How can a husband do that?
Well, he could dissipate assets by spending money on a girlfriend. Or he could gamble. A spiteful husband with a high income might have no problem throwing money away, knowing he’ll be earning it back after the divorce. “Easy come, easy go,” as they say… and the most vindictive husbands would rather lose the money outright than split it with their wives.
The consequences for those wives, though, are no laughing matter. If the wife gave up paid work to care for house and home, she may not have immediate income of her own. On top of that, she won’t be able to earn much when she tries to reenter the work force. A bump in the road for a high-earning husband can mean loss of livelihood for a stay-at-home mom.

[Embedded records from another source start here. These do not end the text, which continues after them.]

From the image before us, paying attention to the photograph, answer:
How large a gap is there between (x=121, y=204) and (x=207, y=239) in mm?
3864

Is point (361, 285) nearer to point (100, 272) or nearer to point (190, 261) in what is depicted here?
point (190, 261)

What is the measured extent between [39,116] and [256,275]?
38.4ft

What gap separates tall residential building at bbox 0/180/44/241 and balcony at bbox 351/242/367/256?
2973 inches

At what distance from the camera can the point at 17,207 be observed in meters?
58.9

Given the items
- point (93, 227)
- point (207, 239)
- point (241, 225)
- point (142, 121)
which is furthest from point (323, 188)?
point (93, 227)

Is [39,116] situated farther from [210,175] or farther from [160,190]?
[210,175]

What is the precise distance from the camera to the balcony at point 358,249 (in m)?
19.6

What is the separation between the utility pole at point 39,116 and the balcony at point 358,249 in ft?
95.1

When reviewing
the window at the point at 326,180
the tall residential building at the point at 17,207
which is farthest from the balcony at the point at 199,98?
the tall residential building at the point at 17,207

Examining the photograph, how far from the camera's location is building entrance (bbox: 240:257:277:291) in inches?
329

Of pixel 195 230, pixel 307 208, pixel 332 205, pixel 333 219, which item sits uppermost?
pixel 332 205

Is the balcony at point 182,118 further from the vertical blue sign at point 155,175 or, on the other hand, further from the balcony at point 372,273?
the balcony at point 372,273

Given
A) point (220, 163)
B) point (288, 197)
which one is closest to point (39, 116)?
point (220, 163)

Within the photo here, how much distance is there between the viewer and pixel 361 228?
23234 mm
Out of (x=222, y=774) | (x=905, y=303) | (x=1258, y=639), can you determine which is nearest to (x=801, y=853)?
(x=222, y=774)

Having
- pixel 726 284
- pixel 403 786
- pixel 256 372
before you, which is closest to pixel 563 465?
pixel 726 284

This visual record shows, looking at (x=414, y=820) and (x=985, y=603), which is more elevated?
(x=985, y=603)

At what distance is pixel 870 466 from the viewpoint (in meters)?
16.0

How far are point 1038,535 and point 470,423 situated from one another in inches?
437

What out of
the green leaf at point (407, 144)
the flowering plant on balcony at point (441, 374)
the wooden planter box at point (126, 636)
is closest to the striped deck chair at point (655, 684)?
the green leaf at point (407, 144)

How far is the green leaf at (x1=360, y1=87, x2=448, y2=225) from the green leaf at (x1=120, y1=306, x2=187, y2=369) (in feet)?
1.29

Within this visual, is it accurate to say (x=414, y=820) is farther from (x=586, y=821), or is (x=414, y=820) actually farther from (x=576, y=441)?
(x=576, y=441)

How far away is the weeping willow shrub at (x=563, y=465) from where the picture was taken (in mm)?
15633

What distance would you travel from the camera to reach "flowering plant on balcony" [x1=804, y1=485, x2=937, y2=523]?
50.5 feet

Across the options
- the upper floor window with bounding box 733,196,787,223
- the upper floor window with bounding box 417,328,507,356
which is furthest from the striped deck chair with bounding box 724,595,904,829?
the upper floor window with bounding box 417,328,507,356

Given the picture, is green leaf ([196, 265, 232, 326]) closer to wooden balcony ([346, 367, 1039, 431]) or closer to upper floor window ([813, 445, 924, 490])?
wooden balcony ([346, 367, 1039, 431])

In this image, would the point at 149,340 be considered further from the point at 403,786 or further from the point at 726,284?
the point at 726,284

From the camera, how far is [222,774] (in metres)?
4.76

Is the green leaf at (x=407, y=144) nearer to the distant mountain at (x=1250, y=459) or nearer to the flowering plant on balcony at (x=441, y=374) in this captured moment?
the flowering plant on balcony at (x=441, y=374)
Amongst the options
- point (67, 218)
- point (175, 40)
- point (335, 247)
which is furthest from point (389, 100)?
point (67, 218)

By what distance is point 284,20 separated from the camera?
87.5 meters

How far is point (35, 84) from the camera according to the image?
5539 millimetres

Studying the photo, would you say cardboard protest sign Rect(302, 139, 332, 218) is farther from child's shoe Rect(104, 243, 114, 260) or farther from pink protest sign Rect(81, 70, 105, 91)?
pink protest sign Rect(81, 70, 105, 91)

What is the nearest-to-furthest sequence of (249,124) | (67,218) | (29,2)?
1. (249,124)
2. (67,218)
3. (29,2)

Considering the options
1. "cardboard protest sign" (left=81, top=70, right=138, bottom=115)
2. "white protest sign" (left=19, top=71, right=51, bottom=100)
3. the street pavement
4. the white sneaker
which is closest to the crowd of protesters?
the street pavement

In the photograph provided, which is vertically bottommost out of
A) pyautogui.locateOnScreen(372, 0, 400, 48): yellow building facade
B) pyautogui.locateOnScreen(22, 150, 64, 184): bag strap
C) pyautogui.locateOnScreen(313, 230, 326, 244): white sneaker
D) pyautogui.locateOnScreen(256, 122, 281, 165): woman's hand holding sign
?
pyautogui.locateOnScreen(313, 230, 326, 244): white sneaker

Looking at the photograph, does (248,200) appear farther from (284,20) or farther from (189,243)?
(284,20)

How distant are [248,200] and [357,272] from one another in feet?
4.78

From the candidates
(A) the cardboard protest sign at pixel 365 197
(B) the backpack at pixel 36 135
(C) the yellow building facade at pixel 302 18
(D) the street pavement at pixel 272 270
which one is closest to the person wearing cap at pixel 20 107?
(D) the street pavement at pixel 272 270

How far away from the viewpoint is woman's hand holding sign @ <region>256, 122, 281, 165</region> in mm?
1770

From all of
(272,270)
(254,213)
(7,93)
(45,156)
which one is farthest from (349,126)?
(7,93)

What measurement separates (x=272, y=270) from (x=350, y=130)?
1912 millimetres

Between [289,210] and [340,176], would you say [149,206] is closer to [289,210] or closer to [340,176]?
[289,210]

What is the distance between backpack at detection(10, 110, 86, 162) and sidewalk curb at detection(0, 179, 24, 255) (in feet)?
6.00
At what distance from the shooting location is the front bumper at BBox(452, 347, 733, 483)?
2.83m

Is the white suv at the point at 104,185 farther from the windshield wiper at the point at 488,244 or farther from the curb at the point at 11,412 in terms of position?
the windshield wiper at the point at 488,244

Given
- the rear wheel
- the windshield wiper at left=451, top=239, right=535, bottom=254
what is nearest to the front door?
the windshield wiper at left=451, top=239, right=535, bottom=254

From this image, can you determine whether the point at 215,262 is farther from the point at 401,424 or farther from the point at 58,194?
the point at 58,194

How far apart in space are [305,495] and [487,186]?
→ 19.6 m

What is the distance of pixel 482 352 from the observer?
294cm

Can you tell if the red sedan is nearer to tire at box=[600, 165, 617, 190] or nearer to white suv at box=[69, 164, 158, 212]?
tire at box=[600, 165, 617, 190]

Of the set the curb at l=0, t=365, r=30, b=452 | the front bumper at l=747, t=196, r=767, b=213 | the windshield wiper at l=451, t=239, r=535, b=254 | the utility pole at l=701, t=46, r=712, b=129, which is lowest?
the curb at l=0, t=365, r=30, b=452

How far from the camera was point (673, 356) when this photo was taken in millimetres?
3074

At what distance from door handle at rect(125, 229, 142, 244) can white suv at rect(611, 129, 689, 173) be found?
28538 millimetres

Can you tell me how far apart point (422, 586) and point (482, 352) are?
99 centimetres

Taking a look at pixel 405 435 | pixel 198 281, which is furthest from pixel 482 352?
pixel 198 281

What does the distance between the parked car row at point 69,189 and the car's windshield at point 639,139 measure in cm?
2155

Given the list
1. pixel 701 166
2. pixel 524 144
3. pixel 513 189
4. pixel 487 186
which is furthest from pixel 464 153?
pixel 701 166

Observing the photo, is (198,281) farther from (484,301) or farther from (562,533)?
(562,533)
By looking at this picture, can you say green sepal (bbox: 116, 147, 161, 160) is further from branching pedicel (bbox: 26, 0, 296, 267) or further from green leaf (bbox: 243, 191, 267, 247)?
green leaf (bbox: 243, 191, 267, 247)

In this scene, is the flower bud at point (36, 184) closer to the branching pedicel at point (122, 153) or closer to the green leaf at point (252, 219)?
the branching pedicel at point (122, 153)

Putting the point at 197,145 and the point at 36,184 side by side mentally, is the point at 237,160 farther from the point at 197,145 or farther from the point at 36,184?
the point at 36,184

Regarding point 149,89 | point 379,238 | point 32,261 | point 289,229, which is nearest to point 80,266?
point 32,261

Some states provide a degree of protection against dissipation of assets by requiring an Automatic Temporary Restraining Order (ATRO). This is a court order preventing either spouse from changing the financial status quo of the marriage once a divorce action begins. ATROs are not mandatory in all divorces, though, and many states don’t require them at all. Your attorney may have to request one, and what’s more, a lot of financial damage can be done before the ATRO kicks in. (Remember to ask about an ATRO as soon as possible.)
What can you do to determine if your husband has frivolously spent money to keep it out of your divorce settlement?
Take a close look at your joint credit card statements, and make sure you can precisely identify each expenditure. Keep in mind that some businesses use an unremarkable parent company name to obscure the nature of the business. If your husband spent thousands of marital dollars at a strip club with his buddies, for example, the expense might only show up on your bill as “ABC Enterprises” or something equally bland.